# Incremental Ingestion Without Timestamp (Hash-Based CDC)

This notebook demonstrates CDC-style incremental ingestion from CSV files **without a timestamp column** using a **row hash comparison** approach.

## How It Works

1. **Load** source CSV files
2. **Generate** a hash for each row based on all columns
3. **Compare** with previously processed hashes stored in metadata
4. **Identify** new and changed records
5. **Write** incremental records to destination
6. **Update** the hash registry for next run

## Prerequisites

- CSV files (without timestamp) uploaded to `/data/source/`
- Storage account configured with Synapse workspace

## Configuration

Update the storage account name below to match your deployment.

In [None]:
# ============================================================================
# CONFIGURATION - Update these values for your environment
# ============================================================================

# Storage account name (from deployment output)
STORAGE_ACCOUNT = "<your-storage-account-name>"

# Container name
CONTAINER = "data"

# Paths
BASE_PATH = f"abfss://{CONTAINER}@{STORAGE_ACCOUNT}.dfs.core.windows.net"
SOURCE_PATH = f"{BASE_PATH}/source/"
DESTINATION_PATH = f"{BASE_PATH}/destination/without_timestamp/"
METADATA_PATH = f"{BASE_PATH}/metadata/"

# Hash registry file (stores previously processed record hashes)
HASH_REGISTRY_FILE = f"{METADATA_PATH}hash_registry/"

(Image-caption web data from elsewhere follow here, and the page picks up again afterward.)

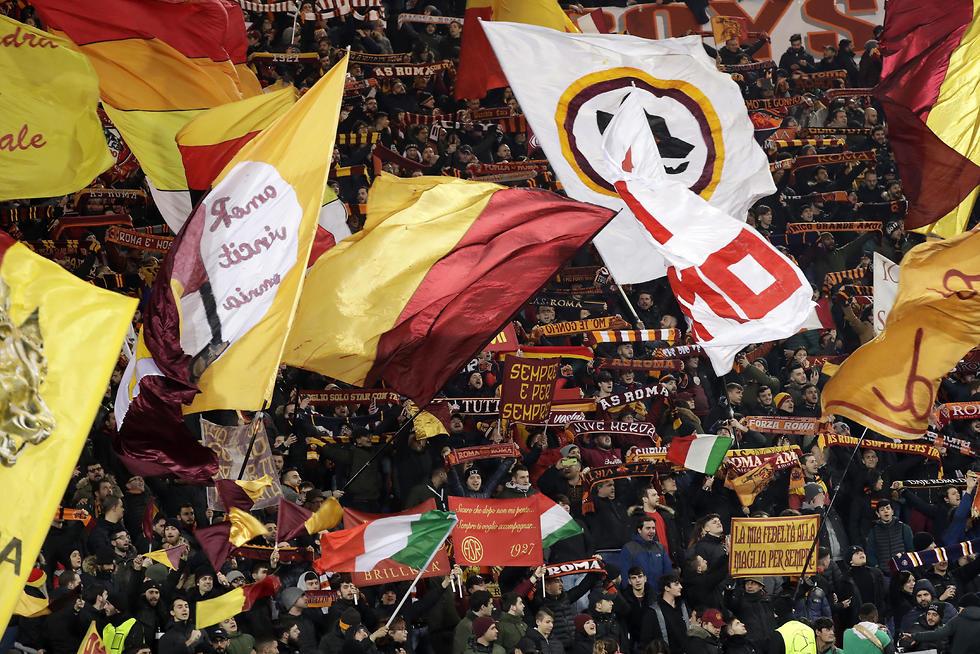 אוהדי רומא (צילום: AP)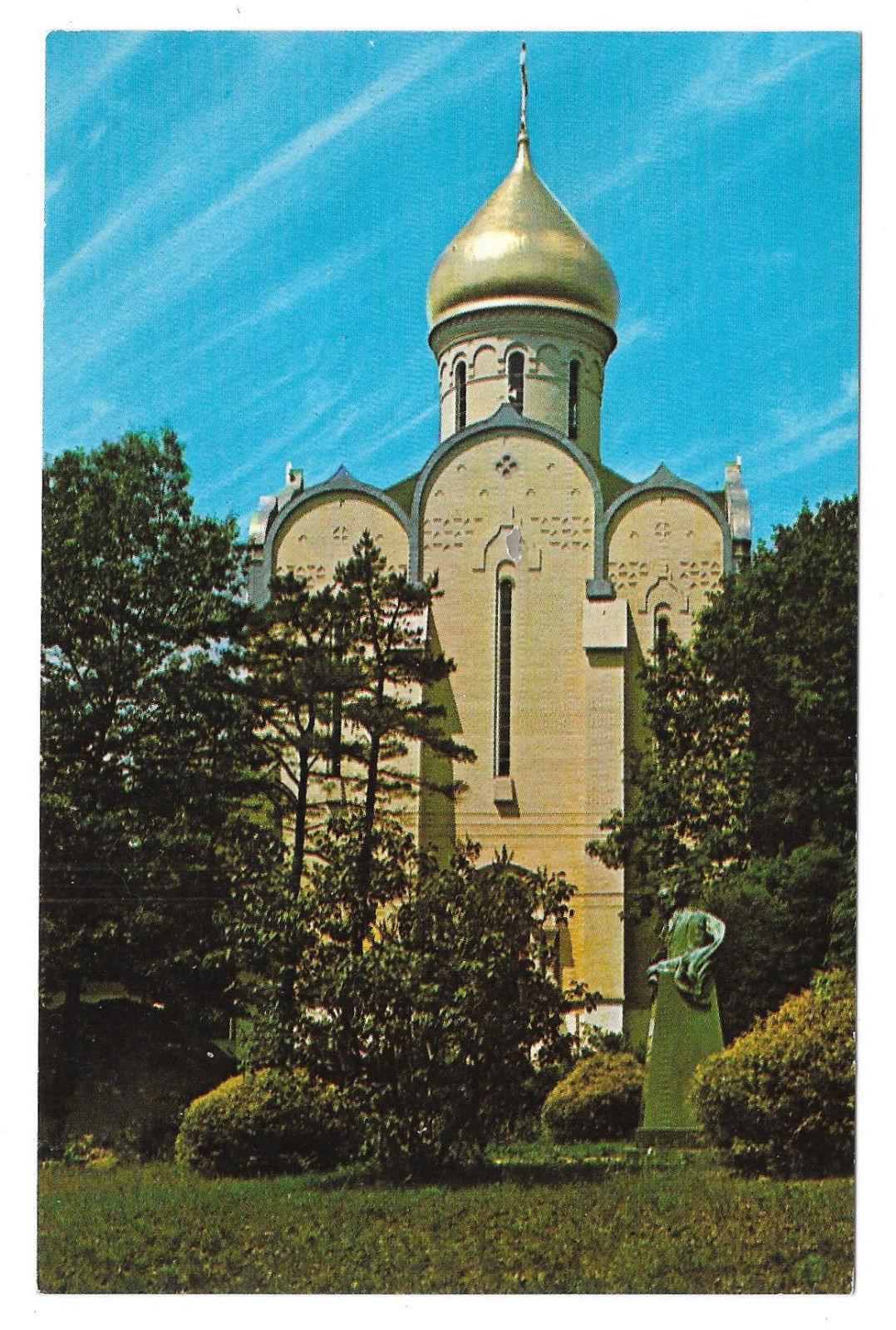 NJ Cassville St Vladimir Memorial Church Rova Farm Vtg Postcard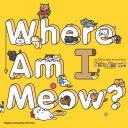 Neko Atsume Kitty Collector: Where Am I Meow? Pdf/ePub eBook
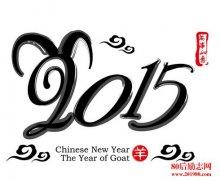 2015羊年春节祝福语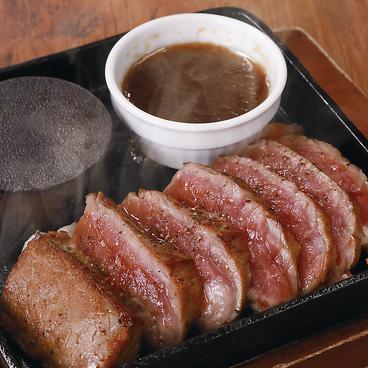 キタノイチバ 向ヶ丘遊園南口駅前店のおすすめ料理1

# Source file pattern (files without timestamp column)
SOURCE_FILE_PATTERN = "products_no_ts*.csv"

# Primary key column for identifying records
PRIMARY_KEY_COLUMN = "product_id"

print(f"Source Path: {SOURCE_PATH}")
print(f"Destination Path: {DESTINATION_PATH}")
print(f"Metadata Path: {METADATA_PATH}")

## Step 1: Load Source Data

Read all CSV files from the source folder.

In [None]:
from pyspark.sql import SparkSession
from pyspark.sql.functions import (
    col, concat_ws, md5, lit, current_timestamp,
    when, coalesce
)
from pyspark.sql.types import StringType
from datetime import datetime

# Initialize Spark session (already available in Synapse)
spark = SparkSession.builder.getOrCreate()

# Load source CSV files
source_file_path = f"{SOURCE_PATH}{SOURCE_FILE_PATTERN}"
print(f"Loading source files from: {source_file_path}")

try:
    # Read CSV files with header
    source_df = spark.read \
        .option("header", "true") \
        .option("inferSchema", "true") \
        .csv(source_file_path)
    
    total_records = source_df.count()
    print(f"\nTotal records in source: {total_records}")
    print(f"\nSource Schema:")
    source_df.printSchema()
    print(f"\nSample source data:")
    source_df.show(5, truncate=False)
    
except Exception as e:
    print(f"Error loading source files: {str(e)}")
    print("Make sure CSV files are uploaded to the source folder.")
    raise

## Step 2: Generate Row Hashes

Create a unique hash for each row based on all column values. This hash will be used to detect changes.

In [None]:
def generate_row_hash(df, exclude_columns=None):
    """
    Generate MD5 hash for each row based on all columns (except excluded ones).
    """
    if exclude_columns is None:
        exclude_columns = []
    
    # Get columns to hash (exclude specified columns)
    hash_columns = [c for c in df.columns if c not in exclude_columns]
    
    # Convert all columns to string and concatenate
    # Use coalesce to handle nulls
    concat_expr = concat_ws(
        "|",
        *[coalesce(col(c).cast(StringType()), lit("NULL")) for c in hash_columns]
    )
    
    # Generate MD5 hash
    return df.withColumn("_row_hash", md5(concat_expr))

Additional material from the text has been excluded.